[Excerpts of spatial question data]
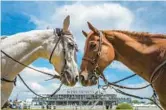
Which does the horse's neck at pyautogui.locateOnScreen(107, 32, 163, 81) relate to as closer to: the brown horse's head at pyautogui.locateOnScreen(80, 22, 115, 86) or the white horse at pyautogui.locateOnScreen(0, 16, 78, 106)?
the brown horse's head at pyautogui.locateOnScreen(80, 22, 115, 86)

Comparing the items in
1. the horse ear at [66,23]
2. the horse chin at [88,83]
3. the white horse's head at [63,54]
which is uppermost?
the horse ear at [66,23]

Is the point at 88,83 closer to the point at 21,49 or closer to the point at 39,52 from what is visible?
the point at 39,52

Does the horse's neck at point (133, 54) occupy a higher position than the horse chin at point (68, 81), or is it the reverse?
the horse's neck at point (133, 54)

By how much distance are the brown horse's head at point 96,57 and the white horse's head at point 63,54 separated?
92 cm

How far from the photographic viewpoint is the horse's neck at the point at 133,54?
8.45 m

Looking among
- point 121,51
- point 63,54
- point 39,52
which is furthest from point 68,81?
point 121,51

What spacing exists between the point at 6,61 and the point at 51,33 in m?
1.27

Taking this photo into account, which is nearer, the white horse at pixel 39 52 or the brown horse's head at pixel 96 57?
the white horse at pixel 39 52

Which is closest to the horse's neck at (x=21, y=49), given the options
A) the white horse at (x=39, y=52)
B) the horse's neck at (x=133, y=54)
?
the white horse at (x=39, y=52)

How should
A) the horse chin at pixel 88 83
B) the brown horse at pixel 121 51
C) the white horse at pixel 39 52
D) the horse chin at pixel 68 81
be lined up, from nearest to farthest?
the white horse at pixel 39 52 < the horse chin at pixel 68 81 < the brown horse at pixel 121 51 < the horse chin at pixel 88 83

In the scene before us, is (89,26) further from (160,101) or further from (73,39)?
(160,101)

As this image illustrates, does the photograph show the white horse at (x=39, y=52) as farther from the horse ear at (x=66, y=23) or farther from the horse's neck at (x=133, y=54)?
the horse's neck at (x=133, y=54)

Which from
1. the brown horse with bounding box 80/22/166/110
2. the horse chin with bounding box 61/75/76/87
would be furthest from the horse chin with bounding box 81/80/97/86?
the horse chin with bounding box 61/75/76/87

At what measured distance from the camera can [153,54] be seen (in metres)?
8.38
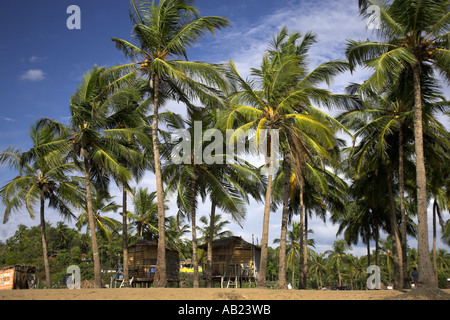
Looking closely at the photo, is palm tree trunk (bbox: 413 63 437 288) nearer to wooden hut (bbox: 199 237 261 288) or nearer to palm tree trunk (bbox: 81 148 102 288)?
palm tree trunk (bbox: 81 148 102 288)

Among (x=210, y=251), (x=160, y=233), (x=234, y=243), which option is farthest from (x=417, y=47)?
(x=234, y=243)

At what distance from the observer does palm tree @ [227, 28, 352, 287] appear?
616 inches

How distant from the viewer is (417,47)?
14227 mm

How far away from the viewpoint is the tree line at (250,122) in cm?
1436

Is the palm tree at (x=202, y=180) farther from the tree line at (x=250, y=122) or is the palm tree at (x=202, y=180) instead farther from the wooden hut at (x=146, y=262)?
the wooden hut at (x=146, y=262)

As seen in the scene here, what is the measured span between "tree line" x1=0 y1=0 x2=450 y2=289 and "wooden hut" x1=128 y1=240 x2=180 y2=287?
696 centimetres

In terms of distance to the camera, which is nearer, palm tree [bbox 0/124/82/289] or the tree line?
the tree line

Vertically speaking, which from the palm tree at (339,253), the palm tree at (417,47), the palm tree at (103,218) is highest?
the palm tree at (417,47)

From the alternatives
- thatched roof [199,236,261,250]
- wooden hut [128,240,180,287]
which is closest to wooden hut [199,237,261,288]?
thatched roof [199,236,261,250]

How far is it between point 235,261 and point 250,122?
1513 centimetres

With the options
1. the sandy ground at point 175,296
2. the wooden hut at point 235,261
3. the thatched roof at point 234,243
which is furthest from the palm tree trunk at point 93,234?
the thatched roof at point 234,243

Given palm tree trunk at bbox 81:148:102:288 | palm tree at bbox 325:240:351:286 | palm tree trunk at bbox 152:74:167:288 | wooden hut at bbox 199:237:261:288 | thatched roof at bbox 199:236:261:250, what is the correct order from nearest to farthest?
palm tree trunk at bbox 152:74:167:288, palm tree trunk at bbox 81:148:102:288, wooden hut at bbox 199:237:261:288, thatched roof at bbox 199:236:261:250, palm tree at bbox 325:240:351:286

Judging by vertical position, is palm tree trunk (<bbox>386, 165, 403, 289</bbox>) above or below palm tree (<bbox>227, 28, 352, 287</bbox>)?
below

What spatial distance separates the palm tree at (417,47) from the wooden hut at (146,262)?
1961 centimetres
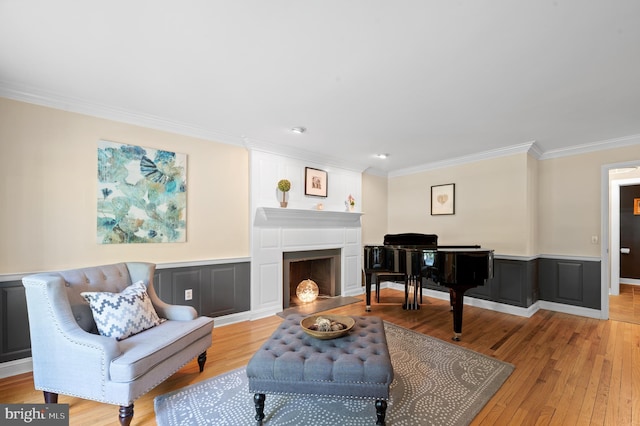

■ Problem requirements
Copy everything from the line containing "Judging by vertical" down to the end of the entries, substituting "bamboo hut" for "wooden hut" and changing nothing else. Leave the pictures out of your answer.

■ Reply
Judging by vertical position, is palm tree trunk (<bbox>386, 165, 403, 289</bbox>) above or below palm tree (<bbox>227, 28, 352, 287</bbox>)?
below

What spatial distance separates the palm tree at (417,47) from the bamboo hut at (146,262)?
1961 centimetres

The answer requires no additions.